• **WRITTEN INSTRUCTION**
Starting at the line containing "Amongst all of" and continuing through the end of the entries, change every "flat roof" to "roof deck" and write those lines out again with nothing else altered.

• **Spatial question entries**
(begin)

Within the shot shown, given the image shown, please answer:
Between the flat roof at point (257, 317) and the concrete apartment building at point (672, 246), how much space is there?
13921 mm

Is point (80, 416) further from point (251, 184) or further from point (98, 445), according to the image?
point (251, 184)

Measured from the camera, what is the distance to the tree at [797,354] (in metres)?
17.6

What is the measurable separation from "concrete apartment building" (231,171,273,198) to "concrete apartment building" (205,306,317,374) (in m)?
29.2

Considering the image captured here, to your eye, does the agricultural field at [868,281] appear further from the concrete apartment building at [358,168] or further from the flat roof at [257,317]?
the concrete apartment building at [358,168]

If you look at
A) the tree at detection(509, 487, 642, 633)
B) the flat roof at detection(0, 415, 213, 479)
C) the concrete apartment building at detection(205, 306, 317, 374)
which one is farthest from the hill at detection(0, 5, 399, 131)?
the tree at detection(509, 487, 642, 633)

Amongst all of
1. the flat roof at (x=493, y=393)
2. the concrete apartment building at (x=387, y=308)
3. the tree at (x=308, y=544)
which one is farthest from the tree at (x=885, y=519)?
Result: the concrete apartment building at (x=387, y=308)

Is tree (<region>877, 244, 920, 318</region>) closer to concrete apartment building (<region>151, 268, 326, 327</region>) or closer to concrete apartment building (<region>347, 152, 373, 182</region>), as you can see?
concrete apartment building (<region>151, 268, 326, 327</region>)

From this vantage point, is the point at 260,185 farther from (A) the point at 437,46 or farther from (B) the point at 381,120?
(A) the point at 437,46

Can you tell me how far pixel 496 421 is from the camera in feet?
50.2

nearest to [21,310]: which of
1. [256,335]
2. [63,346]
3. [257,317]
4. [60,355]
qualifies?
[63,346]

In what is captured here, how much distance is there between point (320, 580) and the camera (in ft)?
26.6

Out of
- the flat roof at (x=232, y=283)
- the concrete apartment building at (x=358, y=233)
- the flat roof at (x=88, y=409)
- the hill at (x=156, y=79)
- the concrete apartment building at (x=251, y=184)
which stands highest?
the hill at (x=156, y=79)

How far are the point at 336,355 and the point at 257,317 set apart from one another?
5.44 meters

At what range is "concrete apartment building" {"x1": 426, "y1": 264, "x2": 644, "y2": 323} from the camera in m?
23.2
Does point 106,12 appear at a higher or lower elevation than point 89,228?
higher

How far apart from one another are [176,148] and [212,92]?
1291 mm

(end)

• **FULL RESPONSE**
Amongst all of
1. the roof deck at (x=493, y=393)
2. the concrete apartment building at (x=387, y=308)
3. the tree at (x=308, y=544)
which one is farthest from the tree at (x=885, y=519)?
Result: the concrete apartment building at (x=387, y=308)

Is tree (<region>877, 244, 920, 318</region>) closer to concrete apartment building (<region>151, 268, 326, 327</region>) or closer to concrete apartment building (<region>347, 152, 373, 182</region>), as you can see?
concrete apartment building (<region>151, 268, 326, 327</region>)

From this vantage point, is the point at 260,185 farther from (A) the point at 437,46 or farther from (B) the point at 381,120?
(A) the point at 437,46

Can you tell me how far pixel 496 421 is from the camera in feet?
50.2

nearest to [21,310]: which of
1. [256,335]
2. [63,346]
3. [257,317]
4. [60,355]
qualifies?
[63,346]

In what is captured here, how much distance is there between point (320, 580) and the camera (in ft)?
26.6

Out of
- the roof deck at (x=232, y=283)
- the concrete apartment building at (x=358, y=233)
- the roof deck at (x=88, y=409)
- the hill at (x=156, y=79)
- the concrete apartment building at (x=251, y=184)
which stands highest?
the hill at (x=156, y=79)

How far are the point at 336,355 and the point at 257,317 set apart from one another?
5.44 meters

At what range is "concrete apartment building" {"x1": 426, "y1": 264, "x2": 644, "y2": 323} from the camera in m?
23.2
Does point 106,12 appear at a higher or lower elevation than point 89,228?
higher

How far apart from one another are [176,148] and [212,92]?
1291 mm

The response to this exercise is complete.